The first round isn’t the problem, it’s the later rounds. Outside of Senzel no player drafted in the 2016 MLB Draft has made their major league debut with the Reds. The only other player who was on track to do so was Taylor Trammell, but he was dealt to the San Diego Padres in the Trevor Bauer deal.
The Reds took catcher Chris Okey out of Clemson with the 43rd overall pick. Okey has found decent success in Double-A, but has yet to really turn heads and has only played nine games at the Triple-A level.
Tucker Barnhart is the team’s the current starter behind the dish, and Tyler Stephenson being the Reds first-round selection the year prior, is the obvious catcher of the future. The Cincinnati Reds made a huge mistake in the 2016 MLB Draft, and it can’t be overlooked.
The Reds could have drafted Pete Alonso in the 2016 MLB Draft.
What Cincinnati has failed to do is plan for the future at first base.

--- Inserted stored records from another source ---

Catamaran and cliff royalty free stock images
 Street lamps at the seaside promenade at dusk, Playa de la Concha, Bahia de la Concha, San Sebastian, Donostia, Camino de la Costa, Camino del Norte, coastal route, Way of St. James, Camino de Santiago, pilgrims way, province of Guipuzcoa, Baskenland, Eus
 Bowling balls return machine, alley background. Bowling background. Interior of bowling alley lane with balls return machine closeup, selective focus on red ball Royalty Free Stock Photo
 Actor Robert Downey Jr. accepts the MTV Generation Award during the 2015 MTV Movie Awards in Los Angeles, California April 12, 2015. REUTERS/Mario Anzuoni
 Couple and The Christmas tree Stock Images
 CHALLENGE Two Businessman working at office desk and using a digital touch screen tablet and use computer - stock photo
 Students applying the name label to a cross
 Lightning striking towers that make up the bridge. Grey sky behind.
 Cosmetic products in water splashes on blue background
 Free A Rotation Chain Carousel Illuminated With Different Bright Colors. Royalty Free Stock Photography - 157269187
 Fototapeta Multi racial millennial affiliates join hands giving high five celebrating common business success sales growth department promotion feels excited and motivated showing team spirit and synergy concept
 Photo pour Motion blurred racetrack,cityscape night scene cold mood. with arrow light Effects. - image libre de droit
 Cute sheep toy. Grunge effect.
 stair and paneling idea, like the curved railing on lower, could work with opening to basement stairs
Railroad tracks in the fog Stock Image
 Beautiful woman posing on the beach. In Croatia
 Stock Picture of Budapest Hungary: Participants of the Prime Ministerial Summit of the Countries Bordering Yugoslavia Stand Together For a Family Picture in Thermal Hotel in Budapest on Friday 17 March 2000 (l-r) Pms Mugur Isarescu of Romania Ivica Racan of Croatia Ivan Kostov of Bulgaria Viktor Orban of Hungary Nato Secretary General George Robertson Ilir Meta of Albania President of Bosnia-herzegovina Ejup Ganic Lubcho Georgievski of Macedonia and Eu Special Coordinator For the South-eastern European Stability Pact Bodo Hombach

The Reds appear completely content with letting Joey Votto ride off into the sunset, compiling some of the worst seasons offensively that he’s ever had.
From the outside looking in, the Cincinnati Reds seems compelled to not make a plan for the post-Votto era at first base, almost as if it would be perceived as admitting fault in handing out the largest contract in team history.
Instead of drafting a catcher in 2016, Cincinnati missed out on drafting the future at first base. Not only the future for the position in Cincinnati, but the future star first baseman for all of baseball in Pete Alonso, who was taken with the 64th overall selection in the 2016 MLB Draft. Since making the New York Mets Opening Day roster in 2019, Alonso has been nothing short of spectacular.
Pete Alonso’s rookie season was outstanding.
While only one full season is all to be seen so far out of Pete Alonso at the big league level, that season was one for the record books. One look over at FanGraphs tells the story of how impressive of a rookie season Alonso had.
Alonso slashed .260/.358/.583 and belted 53 home runs while knocking home 120 RB’s. Alonso’s 53 round-trippers led all of Major League Baseball in 2019 and broke the rookie record of 52 set by Aaron Judge. Alonso put on an even more impressive display belting 57 total bombs in the 2019 Home Run Derby.
Pete Alonso could’ve been the heir apparent to Reds first baseman Joey Votto.
Alonso won’t blow fans away defensively. He’s still young and could improve, but he’s one of the worst fielding first basemen in all of baseball. When you bring a player like Alonso on board, it’s not about what he does defensively, it’s what he can do at the plate. The Reds could’ve drafted Alonso, had him under team control for quite some time while allowing Votto groom him at first base.
What Pete Alonso has been able to do at the plate far exceeds anything Joey Votto has done in years. FanGraphs puts Alonso’s dollar WAR value at being worth almost $39M dollars pre year, which much more valuable than Votto who’s value is $9.8M over the last two seasons combined.
With the team Cincinnati was able to put together in 2020, as good as the pitching was, it’s hard to believe with Alonso onboard the Reds would’ve been scoreless in their first playoff appearance since 2013. What could’ve been? That’s hard to say, but it’s quite easy to argue the Reds certainly would’ve made it out of Atlanta. To the World Series perhaps? Nobody will ever really know.
One mistake in a draft five years ago could’ve allowed Cincinnati to strike gold with Pete Alonso. The question still remains; what will the Cincinnati Reds do at first base when life after Joey Votto inevitably happens? Although Alonso wasn’t drafted by Cincinnati, he could be a viable trade target in the future, I hope.